''Viagens ao fim do mundo, criaturas fantásticas e batalhas épicas entre o bem e o mal - o que mais um leitor poderia querer de um livro? O livro que tem tudo isso é "O leão, a feiticeira e o guarda-roupa", escrito em 1949 por Clive Staples Lewis. Mas Lewis não parou por aí, seis outros livros vieram depois e, juntos, ficaram conhecidos como "As crônicas de Nárnia". Nos últimos cinquenta anos, "As crônicas de Nárnia" transcenderam o gênero da fantasia para se tornar parte do cânone da literatura clássica. Casa um dos sete livros é uma obra-prima, atraindo o leitor para um mundo em que a magia encontra a realidade, e o resultado é um mundo ficcional que tem fascinado gerações. Esta edição apresenta todas as sete crônicas integralmente, num único volume magnífico.
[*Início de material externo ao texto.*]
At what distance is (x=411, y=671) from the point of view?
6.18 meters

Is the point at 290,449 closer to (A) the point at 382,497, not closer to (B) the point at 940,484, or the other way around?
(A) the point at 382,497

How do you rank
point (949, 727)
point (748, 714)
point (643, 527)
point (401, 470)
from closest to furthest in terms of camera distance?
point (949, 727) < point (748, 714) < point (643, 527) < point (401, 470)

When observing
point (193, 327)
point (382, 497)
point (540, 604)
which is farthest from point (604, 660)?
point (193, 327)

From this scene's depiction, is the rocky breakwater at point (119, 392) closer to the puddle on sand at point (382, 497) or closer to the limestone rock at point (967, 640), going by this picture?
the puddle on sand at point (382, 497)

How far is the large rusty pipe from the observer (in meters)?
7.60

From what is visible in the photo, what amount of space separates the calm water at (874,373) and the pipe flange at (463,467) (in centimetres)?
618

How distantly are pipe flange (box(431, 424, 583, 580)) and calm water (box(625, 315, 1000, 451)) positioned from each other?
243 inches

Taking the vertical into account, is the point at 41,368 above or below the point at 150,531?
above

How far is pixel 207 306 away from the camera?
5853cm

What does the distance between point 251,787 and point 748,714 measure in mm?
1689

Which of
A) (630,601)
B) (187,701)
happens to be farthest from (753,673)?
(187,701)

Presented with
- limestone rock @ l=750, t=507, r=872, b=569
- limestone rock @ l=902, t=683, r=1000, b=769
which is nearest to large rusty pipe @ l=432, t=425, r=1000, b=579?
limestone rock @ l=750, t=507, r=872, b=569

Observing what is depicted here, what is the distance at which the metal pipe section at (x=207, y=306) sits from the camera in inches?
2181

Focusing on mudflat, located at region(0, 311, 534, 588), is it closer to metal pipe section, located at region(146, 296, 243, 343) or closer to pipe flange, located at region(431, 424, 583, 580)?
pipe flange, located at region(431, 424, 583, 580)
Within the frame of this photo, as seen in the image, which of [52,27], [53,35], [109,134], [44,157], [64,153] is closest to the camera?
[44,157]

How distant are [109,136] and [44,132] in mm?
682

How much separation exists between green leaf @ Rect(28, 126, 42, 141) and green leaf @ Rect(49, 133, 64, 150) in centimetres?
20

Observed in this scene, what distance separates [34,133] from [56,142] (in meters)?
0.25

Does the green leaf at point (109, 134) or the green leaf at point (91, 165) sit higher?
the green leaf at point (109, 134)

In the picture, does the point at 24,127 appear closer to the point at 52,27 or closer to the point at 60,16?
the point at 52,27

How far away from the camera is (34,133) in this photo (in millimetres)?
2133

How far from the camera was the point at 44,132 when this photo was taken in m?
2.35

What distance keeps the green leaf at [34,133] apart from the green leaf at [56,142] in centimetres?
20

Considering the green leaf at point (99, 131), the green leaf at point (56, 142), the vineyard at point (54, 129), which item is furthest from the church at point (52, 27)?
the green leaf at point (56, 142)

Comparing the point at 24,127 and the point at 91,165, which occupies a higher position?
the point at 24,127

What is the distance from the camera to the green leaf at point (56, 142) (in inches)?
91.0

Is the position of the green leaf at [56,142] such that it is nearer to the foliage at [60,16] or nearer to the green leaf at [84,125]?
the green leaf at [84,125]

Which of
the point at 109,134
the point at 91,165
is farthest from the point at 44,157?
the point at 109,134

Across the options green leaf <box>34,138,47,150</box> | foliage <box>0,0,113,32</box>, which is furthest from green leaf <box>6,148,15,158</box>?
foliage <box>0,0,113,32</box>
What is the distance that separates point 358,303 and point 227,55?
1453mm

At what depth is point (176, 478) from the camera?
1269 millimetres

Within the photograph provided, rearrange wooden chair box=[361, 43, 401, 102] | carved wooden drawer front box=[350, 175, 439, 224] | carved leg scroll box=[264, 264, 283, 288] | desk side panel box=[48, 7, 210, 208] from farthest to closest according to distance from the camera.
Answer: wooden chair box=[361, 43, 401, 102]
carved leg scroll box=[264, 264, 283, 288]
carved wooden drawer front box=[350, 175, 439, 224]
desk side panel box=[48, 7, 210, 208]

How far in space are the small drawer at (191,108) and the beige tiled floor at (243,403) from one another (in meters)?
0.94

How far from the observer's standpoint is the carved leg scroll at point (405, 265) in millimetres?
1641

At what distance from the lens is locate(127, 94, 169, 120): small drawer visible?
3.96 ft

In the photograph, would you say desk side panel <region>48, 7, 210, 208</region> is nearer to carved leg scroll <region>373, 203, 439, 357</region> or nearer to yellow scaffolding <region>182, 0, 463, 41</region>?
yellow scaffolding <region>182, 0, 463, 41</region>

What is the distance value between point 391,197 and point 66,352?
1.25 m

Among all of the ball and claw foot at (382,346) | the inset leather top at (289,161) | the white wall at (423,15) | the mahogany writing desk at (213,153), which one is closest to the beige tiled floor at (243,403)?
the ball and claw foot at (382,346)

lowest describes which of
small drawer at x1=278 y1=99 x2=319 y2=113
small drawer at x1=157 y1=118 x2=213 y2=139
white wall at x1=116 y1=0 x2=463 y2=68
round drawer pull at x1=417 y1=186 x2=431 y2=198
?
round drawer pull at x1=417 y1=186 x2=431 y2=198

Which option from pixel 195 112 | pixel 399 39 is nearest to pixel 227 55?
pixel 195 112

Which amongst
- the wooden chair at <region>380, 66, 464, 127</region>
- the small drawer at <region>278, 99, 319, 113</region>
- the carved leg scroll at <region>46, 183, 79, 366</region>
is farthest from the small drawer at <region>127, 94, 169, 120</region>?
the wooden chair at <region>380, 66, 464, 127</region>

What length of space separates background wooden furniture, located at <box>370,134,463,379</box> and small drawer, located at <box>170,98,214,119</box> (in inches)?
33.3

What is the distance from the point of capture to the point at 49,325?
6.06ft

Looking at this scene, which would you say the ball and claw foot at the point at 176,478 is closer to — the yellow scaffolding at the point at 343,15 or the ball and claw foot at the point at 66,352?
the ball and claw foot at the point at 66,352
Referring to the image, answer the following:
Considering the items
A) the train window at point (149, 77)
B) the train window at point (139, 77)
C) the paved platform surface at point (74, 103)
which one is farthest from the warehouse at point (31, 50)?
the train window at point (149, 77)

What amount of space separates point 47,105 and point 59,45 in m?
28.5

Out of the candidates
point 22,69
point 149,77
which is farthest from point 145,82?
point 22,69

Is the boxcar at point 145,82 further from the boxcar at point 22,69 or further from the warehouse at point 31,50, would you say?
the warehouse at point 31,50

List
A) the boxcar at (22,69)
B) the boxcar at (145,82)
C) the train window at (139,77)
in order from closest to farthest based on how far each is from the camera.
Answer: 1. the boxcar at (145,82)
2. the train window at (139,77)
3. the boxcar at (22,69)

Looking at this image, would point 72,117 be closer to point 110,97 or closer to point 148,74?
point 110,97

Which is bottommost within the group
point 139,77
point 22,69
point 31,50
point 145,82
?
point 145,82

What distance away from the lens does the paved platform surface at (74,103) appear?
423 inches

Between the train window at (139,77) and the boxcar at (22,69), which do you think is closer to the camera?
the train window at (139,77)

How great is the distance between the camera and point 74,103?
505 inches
Os livros são apresentados de acordo com a ordem de preferência de Lewis, cada capítulo com uma ilustração da artista original, Pauline Baynes. Enganosamente simples e direta, As crônicas de Nárnia continuam cativando os leitores com aventuras, personagens e fatos que falam a pessoas de todas as idades, mesmo cinquenta anos após terem sido publicadas pela primeira vez.''


Autor: C.S. Lewis
Editora: Martins Fontes
Páginas: 752
Classificação: 4/5 ♥
Formato da Leitura: Físico

 O livro é formado por sete crônicas, que relatam diferentes períodos de Nárnia, um mundo fantástico habitado por seres mágicos, árvores e animais falantes, centauros, dríades, dragões, anões e faunos. O livro possui muitos elementos simbólicos, como o Grande Leão Aslam; que é a representação de Jesus; e as feiticeiras e Tash, o deus dos calormanos, que são a representação dos demônios.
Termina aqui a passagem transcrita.